◆ **Problem details**: Starting with the line that contains "Captured within this", write out each line through the end of the listing, unchanged. Output nothing else.

□ □ □ □ □ □ □

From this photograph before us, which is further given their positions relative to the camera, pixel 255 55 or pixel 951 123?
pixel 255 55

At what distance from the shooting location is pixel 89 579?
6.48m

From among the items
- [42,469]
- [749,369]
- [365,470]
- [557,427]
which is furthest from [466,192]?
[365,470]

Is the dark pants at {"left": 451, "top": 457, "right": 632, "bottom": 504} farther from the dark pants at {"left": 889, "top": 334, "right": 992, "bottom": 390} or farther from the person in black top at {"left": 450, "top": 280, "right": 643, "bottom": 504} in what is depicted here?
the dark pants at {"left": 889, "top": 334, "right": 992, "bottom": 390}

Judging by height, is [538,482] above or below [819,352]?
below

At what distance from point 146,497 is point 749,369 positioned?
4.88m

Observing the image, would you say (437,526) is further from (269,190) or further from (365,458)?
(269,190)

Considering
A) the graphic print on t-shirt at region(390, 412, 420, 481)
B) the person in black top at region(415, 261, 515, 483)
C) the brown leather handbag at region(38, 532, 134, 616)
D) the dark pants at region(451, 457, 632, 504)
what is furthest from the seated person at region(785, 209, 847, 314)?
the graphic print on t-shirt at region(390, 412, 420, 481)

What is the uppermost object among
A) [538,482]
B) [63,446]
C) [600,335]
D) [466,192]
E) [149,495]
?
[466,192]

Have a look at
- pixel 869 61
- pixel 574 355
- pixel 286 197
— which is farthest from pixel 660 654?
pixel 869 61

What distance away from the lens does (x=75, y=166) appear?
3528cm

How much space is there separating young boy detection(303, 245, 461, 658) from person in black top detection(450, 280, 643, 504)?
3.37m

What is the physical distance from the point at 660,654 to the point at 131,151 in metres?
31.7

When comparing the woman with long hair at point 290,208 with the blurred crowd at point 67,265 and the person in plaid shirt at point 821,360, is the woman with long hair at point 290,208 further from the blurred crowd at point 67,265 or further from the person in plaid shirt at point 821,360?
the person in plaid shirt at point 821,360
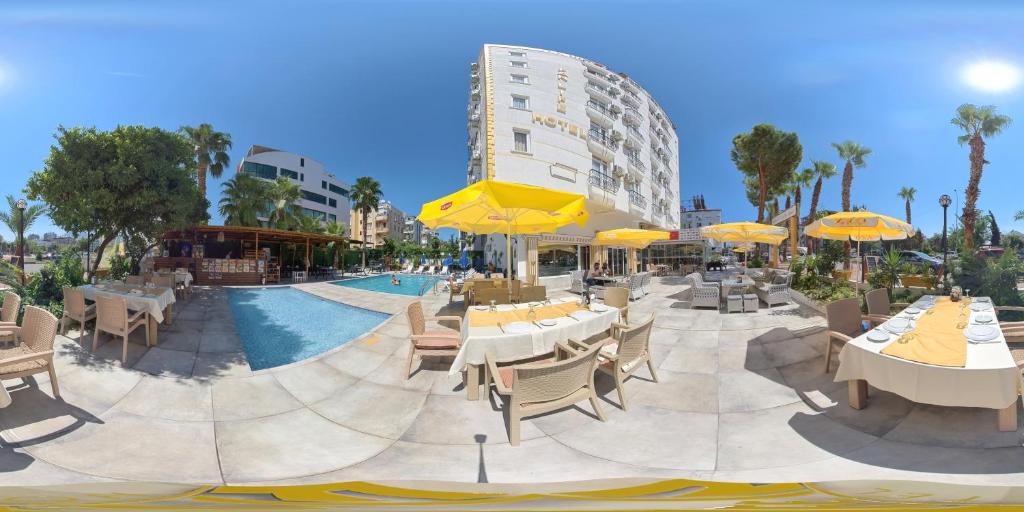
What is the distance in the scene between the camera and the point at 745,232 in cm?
1054

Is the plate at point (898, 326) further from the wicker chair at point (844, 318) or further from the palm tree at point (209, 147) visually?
the palm tree at point (209, 147)

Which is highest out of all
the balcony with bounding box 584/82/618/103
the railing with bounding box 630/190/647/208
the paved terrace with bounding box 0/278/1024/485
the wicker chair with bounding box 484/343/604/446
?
the balcony with bounding box 584/82/618/103

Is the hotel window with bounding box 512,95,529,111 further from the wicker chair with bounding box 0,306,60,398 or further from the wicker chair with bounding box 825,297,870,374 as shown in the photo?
the wicker chair with bounding box 0,306,60,398

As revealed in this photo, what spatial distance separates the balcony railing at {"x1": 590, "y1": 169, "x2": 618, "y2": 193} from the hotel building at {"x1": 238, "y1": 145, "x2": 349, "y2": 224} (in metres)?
32.5

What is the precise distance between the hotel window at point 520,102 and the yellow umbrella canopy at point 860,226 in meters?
13.7

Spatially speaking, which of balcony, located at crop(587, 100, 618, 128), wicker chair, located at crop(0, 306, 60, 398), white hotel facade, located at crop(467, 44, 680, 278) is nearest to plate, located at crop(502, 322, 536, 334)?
wicker chair, located at crop(0, 306, 60, 398)

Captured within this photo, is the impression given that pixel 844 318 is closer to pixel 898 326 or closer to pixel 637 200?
pixel 898 326

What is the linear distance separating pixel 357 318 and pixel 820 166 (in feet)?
111

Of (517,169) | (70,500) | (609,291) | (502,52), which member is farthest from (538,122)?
(70,500)

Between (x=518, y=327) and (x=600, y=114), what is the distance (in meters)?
19.8

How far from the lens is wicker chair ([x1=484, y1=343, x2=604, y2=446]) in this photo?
3.04 meters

□ □ □ □ □ □ □

◆ **Final result**:
Captured within this photo, is the impression given that pixel 844 318 is closer to pixel 898 326 or closer to pixel 637 200?
pixel 898 326

What is the linear distance separating pixel 357 318 and pixel 820 166 (in feet)?
111

Of (517,169) | (70,500) | (609,291) | (502,52), which member is farthest from (538,122)?
(70,500)

Between (x=518, y=327) and (x=600, y=114), what is the distance (in meters)?
19.8

How far from the lens is wicker chair ([x1=484, y1=343, x2=604, y2=446]) in this photo?
3.04 meters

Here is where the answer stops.